|Mighty Sandy River|
My long-lost hiking buddy Katie joined me for this latest adventure. Illness and trips (Katie) and a recovering foot (me) had kept us from hiking together for nearly a year. A long day on the trail made for a great opportunity to catch up.
|Last of the fireweed|
Last summer, I'd hiked this same trail on a very rainy day. Although the weather had been uncooperative, overcast skies had made for stunning photos of the falls and drippy green forests - not to mention the lovely pink blooming rhododendrons.
However, by August of a very dry summer, things were quite different. No more rhodies - they'd bloomed and dried up nearly two months ago.
|Where to cross?|
Katie and I set out from the trailhead, following the Sandy River's steep bank. About a mile and half down the trail, we came to the designated river crossing. Last year, the Forest Service had installed a rickety bridge here to aid hikers. But after the bridge was washed away in a freak rainstorm (sadly killing one unlucky person who happened to be on it) it never was replaced.
|Katie finds the crossing log|
So now where did hikers cross? Katie and I walked up and down the bank, scoping out the many bleached logs laying across the river. Our options didn't look great. But then I spied a large amount of footprints in the sandy soil, all leading to one large tree trunk. It appeared that was what everyone was using to cross. Slowly edging my way on top, I realized the tree was stable and getting across was a snap. As I always say, river crossings always look much worse than they really are.
|Rocks define the trail|
Safely on the opposite shore, I headed off to find the trail continuation. But Katie and I must've took a wrong turn, because it was nowhere to be found. After crashing around in the brush for several anxious minutes, I noticed a line of rocks outlining what appeared to be a path. Guess what? That was our trail! In no time at all, we were back in business.
|Thick, green forest|
Beyond the Sandy River Crossing, hikers reach a junction with the Pacific Crest Trail (PCT). Here one has a choice - either to follow the PCT along the Sandy River to Ramona Falls, or take the scenic Ramona Falls trail to the same destination. Or you can explore both trails in a loop. Katie and I chose to follow the PCT first.
|Ultra runners at the falls|
The PCT climbs ever so slightly the entire 2 mile distance to Ramona Falls. Usually not an issue, but on a hot day, even a gentle climb turns into a sweatfest. My friend and I trudged along, wiping our brows, until the sign for Ramona Falls came into view.

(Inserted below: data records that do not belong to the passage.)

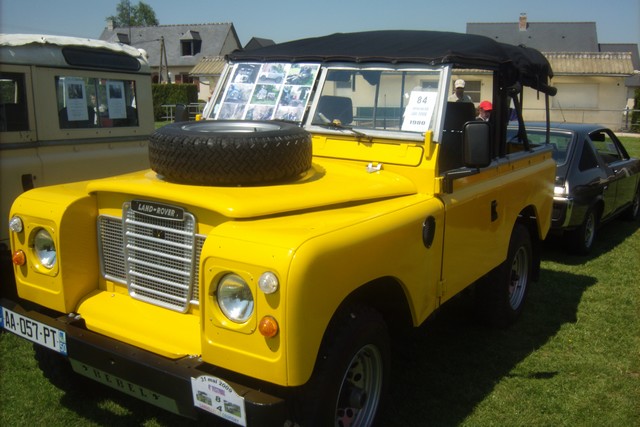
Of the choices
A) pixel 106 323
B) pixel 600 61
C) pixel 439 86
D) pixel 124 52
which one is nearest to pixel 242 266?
pixel 106 323

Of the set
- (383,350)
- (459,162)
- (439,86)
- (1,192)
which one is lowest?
(383,350)

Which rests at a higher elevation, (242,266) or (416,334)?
(242,266)

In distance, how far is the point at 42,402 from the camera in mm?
3881

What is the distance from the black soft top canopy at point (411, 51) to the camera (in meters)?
3.91

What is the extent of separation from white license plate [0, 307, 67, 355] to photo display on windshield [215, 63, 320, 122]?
77.4 inches

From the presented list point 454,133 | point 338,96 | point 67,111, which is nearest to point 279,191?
point 338,96

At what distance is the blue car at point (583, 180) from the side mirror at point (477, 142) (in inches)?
117

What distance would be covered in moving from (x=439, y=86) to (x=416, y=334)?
2.14 m

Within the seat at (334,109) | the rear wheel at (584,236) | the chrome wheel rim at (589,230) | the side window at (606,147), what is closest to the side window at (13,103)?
the seat at (334,109)

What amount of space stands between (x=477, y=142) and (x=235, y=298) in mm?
1770

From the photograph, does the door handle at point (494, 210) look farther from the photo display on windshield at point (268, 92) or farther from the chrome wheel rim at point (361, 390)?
the chrome wheel rim at point (361, 390)

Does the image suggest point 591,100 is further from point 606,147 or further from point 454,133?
point 454,133

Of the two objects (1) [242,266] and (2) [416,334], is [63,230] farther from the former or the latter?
(2) [416,334]

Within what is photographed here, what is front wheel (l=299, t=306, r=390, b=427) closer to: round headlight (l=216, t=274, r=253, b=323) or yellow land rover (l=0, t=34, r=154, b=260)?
round headlight (l=216, t=274, r=253, b=323)
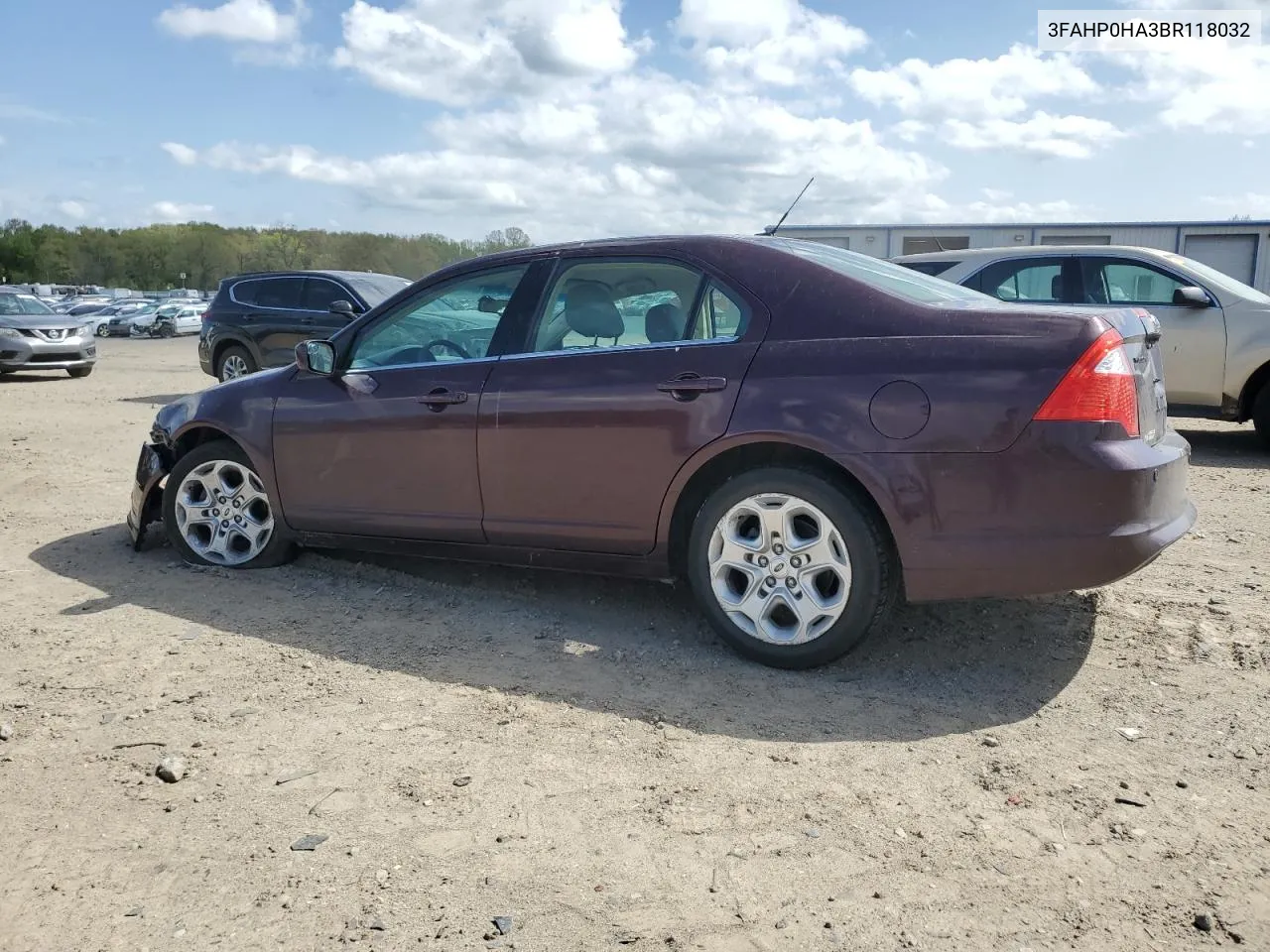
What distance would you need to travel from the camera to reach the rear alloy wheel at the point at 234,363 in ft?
43.8

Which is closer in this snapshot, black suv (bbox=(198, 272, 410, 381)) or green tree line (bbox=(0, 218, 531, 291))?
black suv (bbox=(198, 272, 410, 381))

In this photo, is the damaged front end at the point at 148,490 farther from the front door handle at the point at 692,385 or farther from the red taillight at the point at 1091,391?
the red taillight at the point at 1091,391

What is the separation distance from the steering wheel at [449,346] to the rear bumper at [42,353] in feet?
50.6

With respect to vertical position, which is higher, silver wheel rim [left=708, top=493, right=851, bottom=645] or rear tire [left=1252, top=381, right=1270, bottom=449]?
rear tire [left=1252, top=381, right=1270, bottom=449]

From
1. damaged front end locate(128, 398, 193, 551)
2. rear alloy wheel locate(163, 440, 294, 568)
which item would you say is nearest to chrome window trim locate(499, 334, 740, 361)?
rear alloy wheel locate(163, 440, 294, 568)

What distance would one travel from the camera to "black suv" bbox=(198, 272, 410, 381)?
1273 cm

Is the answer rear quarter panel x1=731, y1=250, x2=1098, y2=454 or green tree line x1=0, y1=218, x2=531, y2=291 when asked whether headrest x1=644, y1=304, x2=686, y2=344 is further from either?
green tree line x1=0, y1=218, x2=531, y2=291

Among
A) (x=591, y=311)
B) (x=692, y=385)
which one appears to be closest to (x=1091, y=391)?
(x=692, y=385)

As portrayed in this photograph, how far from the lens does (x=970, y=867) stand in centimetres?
255

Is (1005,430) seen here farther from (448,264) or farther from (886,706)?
(448,264)

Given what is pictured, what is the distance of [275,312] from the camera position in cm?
1309

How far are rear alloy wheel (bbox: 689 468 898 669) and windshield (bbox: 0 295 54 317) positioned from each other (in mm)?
18103

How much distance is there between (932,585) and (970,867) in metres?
1.19

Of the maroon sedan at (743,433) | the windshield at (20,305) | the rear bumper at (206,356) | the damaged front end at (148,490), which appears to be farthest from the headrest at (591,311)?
the windshield at (20,305)
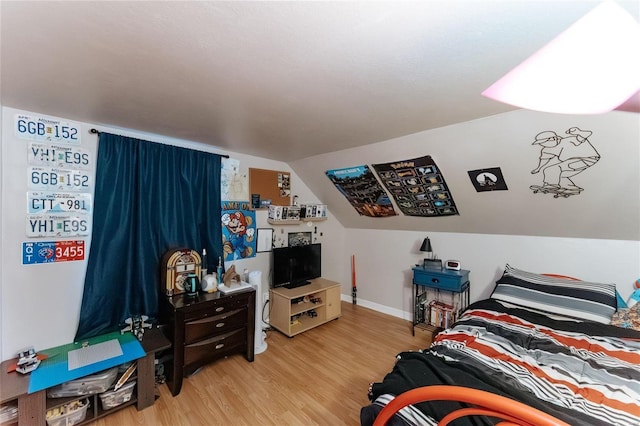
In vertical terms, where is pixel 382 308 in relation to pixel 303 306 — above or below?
below

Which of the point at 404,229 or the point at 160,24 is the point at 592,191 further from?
the point at 160,24

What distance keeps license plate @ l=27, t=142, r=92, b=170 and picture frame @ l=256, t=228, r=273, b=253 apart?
1.75 meters

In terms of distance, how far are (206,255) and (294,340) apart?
139 cm

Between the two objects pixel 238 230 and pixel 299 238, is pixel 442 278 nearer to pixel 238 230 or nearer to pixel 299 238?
pixel 299 238

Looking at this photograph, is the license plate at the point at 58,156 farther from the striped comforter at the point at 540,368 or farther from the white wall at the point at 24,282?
the striped comforter at the point at 540,368

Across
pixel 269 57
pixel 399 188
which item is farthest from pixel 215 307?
pixel 399 188

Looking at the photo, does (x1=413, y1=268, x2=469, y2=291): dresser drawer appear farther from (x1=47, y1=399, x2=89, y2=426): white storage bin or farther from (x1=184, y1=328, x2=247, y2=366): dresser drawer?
(x1=47, y1=399, x2=89, y2=426): white storage bin

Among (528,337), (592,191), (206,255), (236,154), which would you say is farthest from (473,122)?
(206,255)

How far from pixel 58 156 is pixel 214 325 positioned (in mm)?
1835

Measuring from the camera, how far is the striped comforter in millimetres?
1099

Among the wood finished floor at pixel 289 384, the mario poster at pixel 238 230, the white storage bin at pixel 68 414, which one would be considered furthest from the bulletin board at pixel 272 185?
the white storage bin at pixel 68 414

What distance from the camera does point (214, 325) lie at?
226 cm

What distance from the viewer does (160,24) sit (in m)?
1.00

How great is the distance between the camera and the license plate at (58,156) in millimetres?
1875
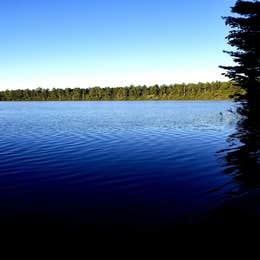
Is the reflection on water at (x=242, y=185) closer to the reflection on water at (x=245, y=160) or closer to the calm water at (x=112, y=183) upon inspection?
the reflection on water at (x=245, y=160)

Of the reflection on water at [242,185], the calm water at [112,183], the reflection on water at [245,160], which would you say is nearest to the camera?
the reflection on water at [242,185]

|Ramona Falls in all her glory|
The best thing about waterfall hikes on a hot day is that the temperature is always about ten degrees cooler at the falls themselves. Approaching Ramona Falls, the chilly air felt heavenly. And the waterfall wasn't too shabby either!
|Katie gets goofy (can you guess her favorite color?)|
Just before we reached the falls proper, Katie and I ran into a large group of trail runners. A couple of the group members told us they were part of an ultrarunning "camp" which had started from Timberline Lodge that morning and run all the way down to here (which is quite a long distance, and elevation loss!)
|Lots of gorgeous tiers|
There was probably about twenty folks in the group gathered at the waterfall's base. A spirited bunch of ultra-fit people, when they lined up on the adjacent bridge for pictures, I offered to snap the shutter. I got handed about six cell phones! But I love taking pics of people and was happy to oblige.
|One large tree!|
After bidding our new runner friends goodbye, I got out my tripod and prowled around Ramona Falls for a good fifteen minutes, trying for that money shot. Katie ate a snack, and shivered in the cool air, dropping hints that she was ready to move on.
|Magical cedar forest|
So move on we did, choosing the delightful Ramona Falls Trail for our return. This path follows lovely little Ramona Creek through a fantastic old growth forest of firs, hemlocks, and cedar trees. Ferns and mossy creek banks add a magical feel to the woods.
|Cute little Ramona Creek|
Lots to photograph - I had to make my images quick, and hustle to keep up with Katie.
We passed by an area of the forest where the trees parted to reveal a tall cliff of light colored rock.
After nearly two magical miles,our trail again intersected with the PCT.
|Heading back along the PCT|
Which we followed back to the Sandy River crossing.
|Mt. Hood comes out for a visit|
|Back across the Sandy River|
By the return trip, we were pros at crossing the mighty Sandy River, and Katie practically galloped across the big log.
But the best part of the day for Katie was yet to come. A horse enthusiast since her childhood, we came upon a young lady riding a gorgeous brown horse. Katie just had to stop and meet her! She spent nearly fifteen minutes petting and talking to her new equestrian friend.
|Katie makes a friend|
Another great hike in the books for summer 2015. And good to catch up with one of my hiking buddies.
Stats: 7 miles, 1000 feet elevation gain
Note to my readers: I'm leaving tomorrow for a fun adventure and won't have access to a computer for several days, so I won't be able to visit your blogs. But no worries, I'll be back - and I can't wait to share my photos and stories with you.